While you’re in this position, take note of the angle the shaft is in across your shoulders. When you make your downswing, make sure to emulate this same angle when you are at the point of impact. Your hands on either end of the shaft should be in the exact opposite positions that they were when you were at the top of your backswing.
Complete your swing to a balanced follow-through. Do this for 15 minutes a day and you’ll find you’ll have a little more core strength at the beginning of the season and a lot more flexibility.
5. Work on Endurance.
Remember when I said, “No talent or skill necessary?" I lied.

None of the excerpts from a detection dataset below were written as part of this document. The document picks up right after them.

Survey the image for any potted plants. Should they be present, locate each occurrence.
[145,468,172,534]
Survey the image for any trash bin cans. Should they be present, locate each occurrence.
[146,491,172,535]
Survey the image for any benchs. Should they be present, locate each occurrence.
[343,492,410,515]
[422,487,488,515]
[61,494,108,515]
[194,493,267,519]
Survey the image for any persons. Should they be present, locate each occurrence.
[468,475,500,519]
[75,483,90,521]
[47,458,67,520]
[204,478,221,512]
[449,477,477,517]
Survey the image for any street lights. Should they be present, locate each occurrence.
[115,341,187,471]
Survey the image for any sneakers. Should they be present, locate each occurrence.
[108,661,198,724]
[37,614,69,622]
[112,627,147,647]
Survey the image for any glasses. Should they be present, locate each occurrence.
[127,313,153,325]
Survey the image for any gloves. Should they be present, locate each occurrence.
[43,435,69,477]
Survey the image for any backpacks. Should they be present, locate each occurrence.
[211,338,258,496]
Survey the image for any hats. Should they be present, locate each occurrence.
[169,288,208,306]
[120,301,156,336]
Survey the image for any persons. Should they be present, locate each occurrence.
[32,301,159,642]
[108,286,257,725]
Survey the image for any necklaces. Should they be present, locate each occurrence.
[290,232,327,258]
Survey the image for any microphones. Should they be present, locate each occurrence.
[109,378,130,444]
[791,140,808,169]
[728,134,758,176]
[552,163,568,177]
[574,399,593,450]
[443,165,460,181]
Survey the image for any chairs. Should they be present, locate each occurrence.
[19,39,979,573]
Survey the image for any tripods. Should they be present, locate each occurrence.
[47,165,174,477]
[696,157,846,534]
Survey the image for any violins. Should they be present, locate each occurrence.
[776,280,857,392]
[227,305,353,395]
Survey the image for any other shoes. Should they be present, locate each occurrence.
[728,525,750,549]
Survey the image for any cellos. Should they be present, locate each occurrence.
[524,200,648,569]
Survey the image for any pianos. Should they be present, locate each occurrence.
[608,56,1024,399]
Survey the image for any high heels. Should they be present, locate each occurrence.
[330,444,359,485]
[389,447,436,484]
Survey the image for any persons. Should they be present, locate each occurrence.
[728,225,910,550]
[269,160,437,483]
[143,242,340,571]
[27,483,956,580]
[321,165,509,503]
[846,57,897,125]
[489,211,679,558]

In order to check this last item from the checklist you need to know how to walk. I know. The skill of not dying of boredom might be more appropriate.
Walking is more beneficial to your overall golf game than one might think. It not only has countless physical benefits, it also has several mental benefits:
-reduces stiffness in joints
-strengthens legs, hips, and torso muscles
-many other benefits
-helps relieve stress
-improves mental alertness
Instead of swearing to a new years resolution of getting in the best shape of your life and abandoning the idea somewhere in the middle of February, why not just commit to walking for 30 minutes three times a week. It will provide you with all the benefits from above and also help with endurance come your first 18 of the year.
Here is a sampling of the amount of energy that’s burned while out playing…
175lbs: 1848 (4 hours)
175lbs: 2310 (5 hours)
175lbs: 1176 (4 hours)
175lbs: 1470 (5 hours)
…and we wonder why we’re tired after 18.
There is nothing about these five items that is overly strenuous or stressful. Just simple concepts that will help you come out “dancing like a butterfly and stinging like a bee” come springtime.
Your playing partners won’t know what hit ‘em… or their wallets.